Throughout history populations have migrated as a whole or in part. Australia and America are both nations that have experienced large population migrations to the point that the indigenous population was unable to maintain control of the land they occupied.
I am sure Italians in northern Italy felt violated when various tribes like the Lombards overran their lands. The same is true of the Gauls in France, when Franks overran their lands. Ditto, for England when Anglo-Saxons overran their land. More recently, the Russians and Poles seized huge parts of Germany after WW2, and the Jews seized parts of Israel that had long ago belong to ethic Semites (many Jewish) and more recently the land had been part of the Ottoman Empire.
At some level, there is a flawed concept that land belongs to one group or another or even an individual. History teaches the land belongs to the people that can occupy it and defend their borders. Even in countries like the US with private property laws, "the state" has a legal right to seize your land as it has "ultimate ownership" of all property within the borders it can claim control over.
There have always been two grounds to claim land, the strongest claim is the right of conquest. If you occupy it, you own it. The second is the right of discovery. Who were the first humans to inhabit a land. This latter claim is relatively hard to determine in most parts of the world, since these events occurred before recorded human history.
So, it is fair to say, the whites fought with the people occupying the lands of Australia when they arrived, but it is not automatically true, that they were the first to arrive there.

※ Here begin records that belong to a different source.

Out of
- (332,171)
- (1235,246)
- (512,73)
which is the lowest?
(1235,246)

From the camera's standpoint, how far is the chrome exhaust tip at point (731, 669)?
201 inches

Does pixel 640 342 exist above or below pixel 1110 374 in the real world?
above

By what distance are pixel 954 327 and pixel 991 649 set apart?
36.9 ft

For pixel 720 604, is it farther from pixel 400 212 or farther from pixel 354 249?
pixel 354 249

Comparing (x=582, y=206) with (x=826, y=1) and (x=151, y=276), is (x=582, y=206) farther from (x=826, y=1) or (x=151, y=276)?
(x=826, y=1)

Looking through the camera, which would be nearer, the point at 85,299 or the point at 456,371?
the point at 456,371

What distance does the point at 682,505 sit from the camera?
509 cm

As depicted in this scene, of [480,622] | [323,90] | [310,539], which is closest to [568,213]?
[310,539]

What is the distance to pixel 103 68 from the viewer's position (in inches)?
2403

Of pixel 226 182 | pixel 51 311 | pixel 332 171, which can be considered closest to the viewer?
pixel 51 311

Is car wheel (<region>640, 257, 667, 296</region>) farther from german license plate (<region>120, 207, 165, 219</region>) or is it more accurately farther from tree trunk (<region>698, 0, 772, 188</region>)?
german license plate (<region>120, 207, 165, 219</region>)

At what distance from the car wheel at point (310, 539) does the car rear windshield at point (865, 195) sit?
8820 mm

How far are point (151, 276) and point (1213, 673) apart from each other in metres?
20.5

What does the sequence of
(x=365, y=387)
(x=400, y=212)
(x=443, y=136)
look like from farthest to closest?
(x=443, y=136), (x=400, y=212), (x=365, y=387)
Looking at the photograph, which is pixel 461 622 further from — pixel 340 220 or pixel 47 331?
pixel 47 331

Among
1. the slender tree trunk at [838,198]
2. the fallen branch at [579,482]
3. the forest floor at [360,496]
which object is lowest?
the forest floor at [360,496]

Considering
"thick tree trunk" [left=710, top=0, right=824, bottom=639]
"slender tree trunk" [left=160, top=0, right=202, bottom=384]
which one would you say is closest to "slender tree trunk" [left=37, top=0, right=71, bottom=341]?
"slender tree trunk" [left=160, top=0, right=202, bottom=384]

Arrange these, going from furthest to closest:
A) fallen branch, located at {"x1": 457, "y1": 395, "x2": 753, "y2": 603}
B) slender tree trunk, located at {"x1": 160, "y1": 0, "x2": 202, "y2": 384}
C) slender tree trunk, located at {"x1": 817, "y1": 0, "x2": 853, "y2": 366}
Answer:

One can admire the Aboriginal people for attempting against the odds to hold on to the land they occupied.
These days it is far too simplistic to view the global conflicts as "racial ones", in reality, most wars of conquest were conducted by ethnicities against people of the same race. For a brief moment in history, Europe developed technological advantages that allowed them to expand their control over most of the globe, but as those advantages faded, so did their empires.
Their place was taken by the "new" indigenous people of the land. In some cases, they were the previous indigenous people and in other cases, they were comprised of a "new indigenous" people like the Palestinians of today.